In Australia, we think of bunnies as outdoor pets, but not many other western countries do. In the wild rabbits spend most of their time underground in a burrow, where the temperature is stable all year round: Cool in summer, warm in winter. So if you put your bunny in a run/hutch outside how can it keep warm in winter & cool in our blazing summers? Bunnies don’t like temperatures over about 23c so indoors is clearly a much better option & a cheaper one too. You bunny will also be safe from predators like, dogs, cats, foxes, owl & eagles. A Bunny can die from fright so if they are inside they are less likely to be scared to death.


A bunny needs space & a Hutch is simply not enough. Some second hand carpet, carpet tiles or kids rubber mats all make great bases, then add the entertainment. Sea-grass mats, cardboard boxes, cat posts, old baby toys will all entertain your bunny. Bunnies need a soft floor so that they don’t get sore hocks, which happens if they are on a hard surface like timber, vinyl or concrete floors. An area in the family room is idea as you’re bunny will stay socialized and part of the family.


We have all heard of the saying “Breeding like Rabbits” well it is very true that rabbits will not only have large litters but many of them. Unlike cats & dogs rabbits don’t have a season, a female bunny (Doe) comes into season as soon as she smells an entire male bunny (Buck). A Doe can become pregnant again as soon as she has had a litter, aside from potentially hundreds of new bunnies, this is terribly bad for the Doe who won’t live very long. Once a bunny hits puberty, the boys like to “mark” everything they love & that may well include you, while the girls tend to get hormonal & grumpy, as they want babies which is what nature intended. De-sexing will give you back that gorgeous bundle of fluff.
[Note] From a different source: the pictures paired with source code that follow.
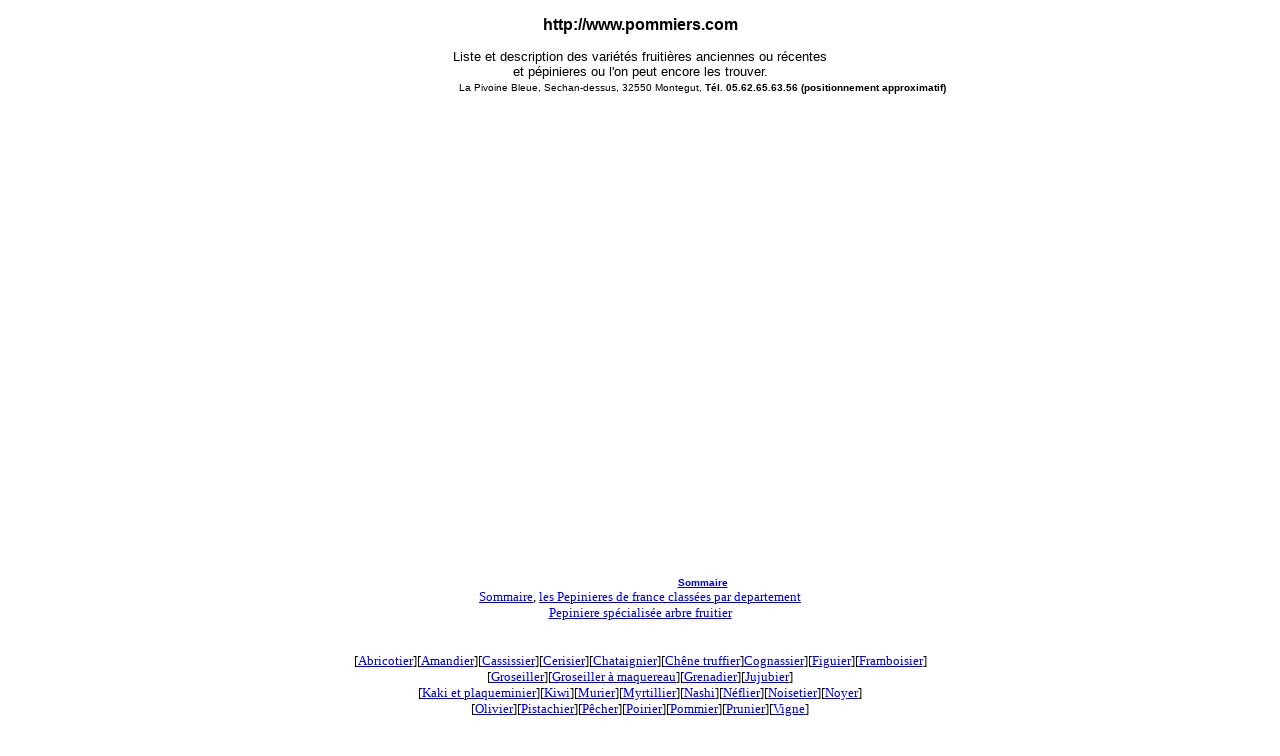

--- FILE ---
content_type: text/html; charset=UTF-8
request_url: http://pommiers.com/Pepiniere/plan.php?n=La%20Pivoine%20Bleue&a=Sechan-dessus&v=32550%20Montegut&t=05.62.65.63.56%20(positionnement%20approximatif)
body_size: 2092
content:
<!DOCTYPE html PUBLIC "-//W3C//DTD XHTML 1.0 Strict//EN"
    "http://www.w3.org/TR/xhtml1/DTD/xhtml1-strict.dtd">
<html xmlns="http://www.w3.org/1999/xhtml">
<head>
<title>plan pepiniere</title>
<META Name="keywords" CONTENT="plan, pepiniere">
<META Name="Description" CONTENT="plan acces pepiniere">
<meta http-equiv="Content-Type" content="text/html; charset=utf-8" />
<link href="../style.css" rel="stylesheet" type="text/css">

<script src="http://maps.google.com/maps?file=api&amp;v=2&amp;key=ABQIAAAAHHr_CWqTE4SbLC9Zz_6ZbhTOjjExT_WGCDbS4NHVUF8juDS9_xRypxOiLWHiaqhW1iL9rCzR7Chgxw"
            type="text/javascript"></script>
    <script type="text/javascript">
    //<![CDATA[

function load() 
{

  if (GBrowserIsCompatible()) { 
  

  function showAddress(address) 
{
  geocoder.getLatLng(
    address,
    function(point) {
      if (!point) {
        alert(address + " not found");
      } else {
        map.setCenter(point, 13);
		map.addControl(new GLargeMapControl());
		map.addControl(new GMapTypeControl());		
		map.addControl(new GScaleControl());			
        var marker = new GMarker(point);
        map.addOverlay(marker);
      

        map.openInfoWindowHtml(map.getCenter(), "La Pivoine Bleue, Sechan-dessus<BR>32550 Montegut<BR><b>Tél. 05.62.65.63.56 (positionnement approximatif)</b>");
		
      }
    }
  );	
};
  
  
  
   var map = new GMap2(document.getElementById("map"));
   var geocoder = new GClientGeocoder();


showAddress("Sechan-dessus, 32550 Montegut, France");
		
   }
 }

    //]]>
    </script>
  </head>
  
<body marginheight=0 marginwidth=0 leftmargin=0 topmargin=0 onload="load()" onunload="GUnload()">
<div id=header>
<table  id=main height="0" border="0" align="center" cellpadding="0" cellspacing="0">
<tr>
<td align=center>
<h3><b>http://www.pommiers.com</b></h3>Liste et description des variétés fruitières anciennes ou récentes<BR>et pépinieres ou l'on peut encore les trouver. 


</td>
</tr>
<tr>
<td align=center>


<table width=760 border=0 cellspacing=0 cellpadding=0>
 <tr>
<td valign="top"  width=120 class="content" id=pub><P>&nbsp;<BR>&nbsp;<div align="center">



</td>

  <td align=center valign=top><p>&nbsp;</p><p align=center>&nbsp;</p></td>
  <td style="{font-size:10; font-family:verdana;}" align=center>
  
  
<font size=1>La Pivoine Bleue, Sechan-dessus, 32550 Montegut, <b>Tél. 05.62.65.63.56 (positionnement approximatif)</b>  <BR><BR>
  
    <div id="map" style="width: 500px; height: 450px"></div>
	
<br><B><a href="http://www.pommiers.com">Sommaire</A></b></font>

</td>


</tr>
</table>


</td>
</tr>

<tr valign="top">
<td height="0"  class="menu-haut">
<center>
<font face="verdana" size=2><a href="http://www.pommiers.com">Sommaire</a>, <a href="pepiniere-france.htm">les Pepinieres de france classées par departement</a><BR>
<a href="../pepiniere.htm">Pepiniere spécialisée arbre fruitier</a><br>
<BR><BR>
    [<a href="http://www.pommiers.com/abricot/abricotier.htm">Abricotier</a>][<a href="http://www.pommiers.com/amande/amandier.htm">Amandier</a>][<a href="../cassis/cassissier.htm">Cassissier</a>][<a href="http://www.pommiers.com/cerise/cerisier.htm">Cerisier</a>][<a href="http://www.pommiers.com/chataignier/chataigne.htm">Chataignier</a>][<a href="../chene-truffier/truffe.htm">Ch&ecirc;ne 
    truffier</a>]<a href="http://www.pommiers.com/coing/cognassier.htm">Cognassier</a>][<a href="http://www.pommiers.com/figue/figuier.htm">Figuier</a>][<a href="http://www.pommiers.com/framboise/framboisier.htm">Framboisier</a>]<br>
    [<a href="../groseille/groseiller.htm">Groseiller</a>][<a href="http://www.pommiers.com/maquereaux/groseiller-a-maquereau.htm">Groseiller 
    &agrave; maquereau</a>][<a href="http://www.pommiers.com/grenadier/grenade.htm">Grenadier</a>][<a href="../jujubier/jujube-et-jujubier.htm">Jujubier</a>]<br>
  [<a href="http://www.pommiers.com/kaki/kaki-et-plaqueminier.htm">Kaki et plaqueminier</a>][<a href="../kiwi/kiwi.htm">Kiwi</a>]<font face="verdana" size=2>[<a href="http://www.pommiers.com/mures/murier.htm">Murier</a>][<a href="http://www.pommiers.com/myrtille/myrtillier.htm">Myrtillier</a>]</font>[<a href="../nashi/nashi.htm">Nashi</a>][<a href="http://www.pommiers.com/neflier/nefle.htm">N&eacute;flier</a>][<a href="http://www.pommiers.com/noisetier/noisette.htm">Noisetier</a>][<a href="http://www.pommiers.com/noyer/noix.htm">Noyer</a>]<br>
    [<a href="http://www.pommiers.com/olive/olivier.htm">Olivier</a>][<a href="http://www.pommiers.com/pistachier/pistache-et-pistachier.htm">Pistachier</a>][<a href="http://www.pommiers.com/peche/pecher.htm">P&ecirc;cher</a>][<a href="http://www.pommiers.com/poirier/poire.htm">Poirier</a>][<a href="http://www.pommiers.com/pomme/pommier.htm">Pommier</a>][<a href="http://www.pommiers.com/prune/prunier.htm">Prunier</a>][<a href="http://www.pommiers.com/vigne/vigne-et-raisin.htm">Vigne</a>]
	<BR><a href="http://www.pommiers.com/mon-beau-sapin/sapin.htm">Sapin 
  et Conifere</a> | <a href="http://www.pommiers.com/arbre/chene.htm">Chene</a> (arbres) | <a href="http://www.pommiers.com/arbuste/eleagnus.htm">Arbuste</a> | 
  <a href="http://www.pommiers.com/Pepiniere/pepiniere-rosier.htm">Rosier</a>
<BR>[<a href="http://www.pommiers.com/Pepiniere/pepiniere-france.htm">Pepinieres en France]
<BR><BR>
[<a href="http://www.pommiers.com/mobilier-de-jardin/serre-et-abris-de-jardin.htm">Serres et abris de jardin</A>][<a href="http://www.pommiers.com/mobilier-de-jardin/filet-brise-vent.htm">Filets brise vent</A>]

</font>
</center>
</td>
</tr>
</table>

</div>



</body>
</html>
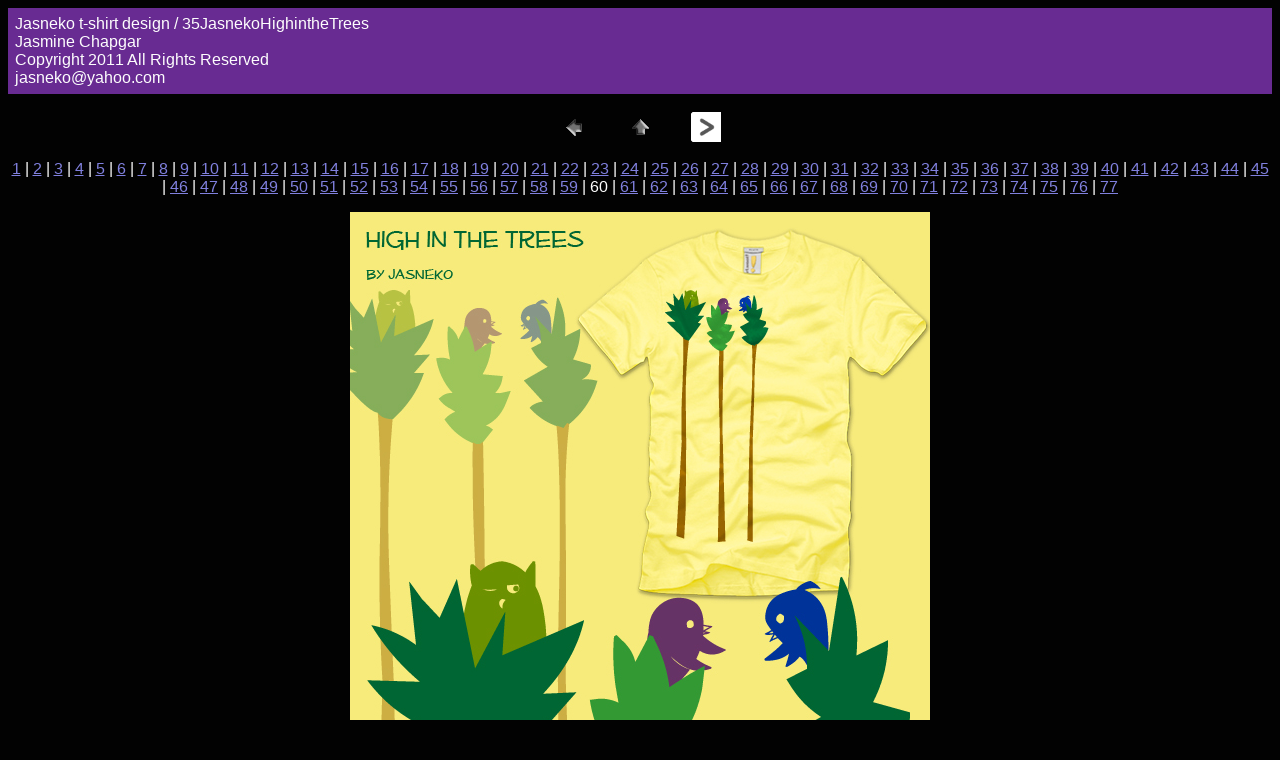

--- FILE ---
content_type: text/html
request_url: https://jasneko.com/tees/pages/35JasnekoHighintheTrees.htm
body_size: 1601
content:
<HTML>
	<HEAD>

		<TITLE>35JasnekoHighintheTrees</TITLE>
		<META name="generator" content="T-shirt Designs by Jasneko">
		<META http-equiv="Content-Type" content="text/html; charset=iso-8859-1">
	</HEAD>

<BODY bgcolor=#020202 text=#FDFDFD link=#8080DE vlink=#CD19CD alink=#3AE46A>

<TABLE border="0" cellpadding="5" cellspacing="2" width="100%" bgcolor=#682B92>
<TR>
	<TD><FONT size=3 face=Arial>Jasneko t-shirt design / 35JasnekoHighintheTrees
													<BR>Jasmine Chapgar
													<BR>Copyright 2011 All Rights Reserved
													<BR>jasneko@yahoo.com
													<BR><A href="mailto:"></A> 
											
		</FONT>
	</TD>
</TR>
</TABLE>

<P><CENTER>
<TABLE border="0" cellpadding="0" cellspacing="2" width="200">
<TR>
	<TD width="80" align="center"><A href="35JasnekoFallinJapan.htm"><IMG src="../images/previous.gif" height="30" width="30" border="0" alt="Previous"></A></TD>
	<TD width="80" align="center"><A href="../index_4.htm#60"><IMG src="../images/home.gif" height="30" width="30" border="0" alt="Home"></A></TD>
	<TD width="80" align="center"><A href="35JasnekoMagnolified.htm"><IMG src="../images/next.gif" height="30" width="30" border="0" alt="Next"></A></TD>
</TR>
</TABLE>
</CENTER></P>

<DIV ALIGN=CENTER> 
<P><FONT FACE="Arial, Helvetica, Geneva, Swiss, SunSans-Regular" SIZE="3">
<A HREF="12JnRockband.htm">1</A> |
<A HREF="12JnSnailMail2.htm">2</A> |
<A HREF="12Jngfclock.htm">3</A> |
<A HREF="13Jnbatlovescat.htm">4</A> |
<A HREF="13Jnlilghosts.htm">5</A> |
<A HREF="14JnHopeR.htm">6</A> |
<A HREF="14JnSeeds2.htm">7</A> |
<A HREF="15JnBB.htm">8</A> |
<A HREF="15JnTowersearch.htm">9</A> |
<A HREF="15JnWildlifeNepal.htm">10</A> |
<A HREF="16JnHeBecameAttached.htm">11</A> |
<A HREF="16JnPineapplebear.htm">12</A> |
<A HREF="16JnRaccoonH.htm">13</A> |
<A HREF="16JnSushiCat.htm">14</A> |
<A HREF="17JnFan.htm">15</A> |
<A HREF="17JnMiso.htm">16</A> |
<A HREF="17JnSushiowls.htm">17</A> |
<A HREF="18JnCotton.htm">18</A> |
<A HREF="18JnPrickly.htm">19</A> |
<A HREF="18Jnbonsai.htm">20</A> |
<A HREF="19JnBand.htm">21</A> |
<A HREF="19JnOff.htm">22</A> |
<A HREF="1JnFlyingFish2.htm">23</A> |
<A HREF="1JnFlyingFish3.htm">24</A> |
<A HREF="1JnJoyofFlight.htm">25</A> |
<A HREF="20JnMicel.htm">26</A> |
<A HREF="20JnSomni.htm">27</A> |
<A HREF="21JnOurHouse.htm">28</A> |
<A HREF="22JnSquidink.htm">29</A> |
<A HREF="23JnPostman.htm">30</A> |
<A HREF="24JnTwoPeas.htm">31</A> |
<A HREF="25JnCompensation.htm">32</A> |
<A HREF="26JnNowWhat.htm">33</A> |
<A HREF="26JnOsowls.htm">34</A> |
<A HREF="26JnOuterYellow.htm">35</A> |
<A HREF="27Jasneko3owlmoon.htm">36</A> |
<A HREF="27JnGreenDreamM.htm">37</A> |
<A HREF="27JnHootsters.htm">38</A> |
<A HREF="28JnClue.htm">39</A> |
<A HREF="28JnMysteryofAttraction.htm">40</A> |
<A HREF="28JnSpiritualMystery.htm">41</A> |
<A HREF="29JasnekoInventionRainbow.htm">42</A> |
<A HREF="29Jasnekosmallestfeline.htm">43</A> |
<A HREF="30JasnekoCloseCrushinSkewer.htm">44</A> |
<A HREF="30JasnekoOnlytheBottom.htm">45</A> |
<A HREF="30geRoast.htm">46</A> |
<A HREF="31JasnekoArborealStyle.htm">47</A> |
<A HREF="31JasnekoCatSteppin.htm">48</A> |
<A HREF="31JasnekoSpringDance.htm">49</A> |
<A HREF="32JasnekoAbstractSwirls.htm">50</A> |
<A HREF="32JasnekoOuttheWindow.htm">51</A> |
<A HREF="33JasnekoDandelionseeds.htm">52</A> |
<A HREF="33JasnekoMessageinaBottle.htm">53</A> |
<A HREF="33JasnekoPIclouds.htm">54</A> |
<A HREF="33JasnekoTulipTornado.htm">55</A> |
<A HREF="33Jasnekoairdry.htm">56</A> |
<A HREF="34JasnekoSteampunkCat.htm">57</A> |
<A HREF="35JasnekoCherryBlossomNight.htm">58</A> |
<A HREF="35JasnekoFallinJapan.htm">59</A> |
	60 |
<A HREF="35JasnekoMagnolified.htm">61</A> |
<A HREF="35asnekoCherryBlossomAwaken.htm">62</A> |
<A HREF="36JasnekoAlmost-BirdcageLove.htm">63</A> |
<A HREF="36JasnekoAlmostTreats.htm">64</A> |
<A HREF="36JasnekoAlmostonBothSides.htm">65</A> |
<A HREF="36JasnekoNewForestBlack.htm">66</A> |
<A HREF="37JasnekoSurly.htm">67</A> |
<A HREF="38JasenkoListeningLashes.htm">68</A> |
<A HREF="38JasnekoListening.htm">69</A> |
<A HREF="38JasnekoNaturalMusic.htm">70</A> |
<A HREF="38JasnekoVintageMusic.htm">71</A> |
<A HREF="39JasnekoDecoRadio.htm">72</A> |
<A HREF="40JasnekoKingofQueens2.htm">73</A> |
<A HREF="40JasnekoMonk.htm">74</A> |
<A HREF="40Jasnekopunkd2.htm">75</A> |
<A HREF="41JasnekoCircusfunforeveryonetee.htm">76</A> |
<A HREF="JasnekoBlueberrySplash.htm">77</A> 

</FONT></P>
</DIV>

<P><CENTER><A href="35JasnekoMagnolified.htm"><IMG src="../images/35JasnekoHighintheTrees.jpg" height="580" width="580" border=0 alt="35JasnekoHighintheTrees"></A></CENTER></P>
<P><CENTER><FONT size=3 face=Arial></FONT></CENTER></P>
<P><CENTER><FONT size=3 face=Arial></FONT></CENTER></P>
<P><CENTER><FONT size=3 face=Arial></FONT></CENTER></P>
<P><CENTER><FONT size=3 face=Arial></FONT></CENTER></P>
<P><CENTER><FONT size=3 face=Arial></FONT></CENTER></P>

<script src="http://www.google-analytics.com/urchin.js" type="text/javascript">
</script>
<script type="text/javascript">
_uacct = "UA-1388598-1";
urchinTracker();
</script>
</BODY>

</HTML>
Because Bunnies are prey animals, that is, they don’t hunt any animal but are the ones that are hunted; they tend to hide illness incredibly well. For this reason you need to know you’re bunnies usual behaviors. If your bunny usually charges towards the feeding area before you even get there with the greens or pellets & suddenly doesn’t, then you need to act. Bunny either goes to a bunny savvy Vet or if it is late at night, you need to be able to administer first aid. Your bunny savvy Vet can help you with all of the things you will need to know.


One of the things that we, as members of the public, don’t realise is that not all vets are created equal.
In the UK bunnies are considered in the same way as dogs & cats, that is, as companion animals. In Australia they aren’t! They are considered an exotic pet, so the Vets have to do extra training to lean about bunnies. Unfortunately some Vets don’t confess to not knowing anything about bunnies & so you risk losing your precious fur baby. A Vet in this situation might suggest fasting your bunny prior to de-sexing, if so please don’t go back, a bunny should NEVER stop eating. Always know who your local bunny vet is, not only for the basics but to diagnose more serious issues.


Bunnies are often thought of as a cheap pet, but they are far from it. People think nothing of buying a bunny from a market or backyard breeder for $10 or $20, BUT you will know nothing about that cute little baby bunny. Is it a mixed breed, are the parents healthy, do they have teeth issues? Creating a mixed breed bunny (e.g.: dwarf & mini lop) can cause problems. If a bunnies teeth don’t meet properly you can be left with massive Vet bills. Good diet can sometimes keep this at bay, but not always. Then there is the de-sexing bill, the vaccination bill, the micro-chipping bill & we haven’t even talked food yet!


Bunnies come in all shapes & sized, but generally live for around 12 years, so they are a long term commitment.
The best way to get a really sound, healthy & well adjusted bunny is to Adopt. Most bunnies up for adoption from legitimate
rescue are already de-sexed, vaccinated & often micro-chipped as well. Some rescues even have their bunnies used to
being handled. Bunnies need good food, a lot of love & good companionship….but that is another brochure!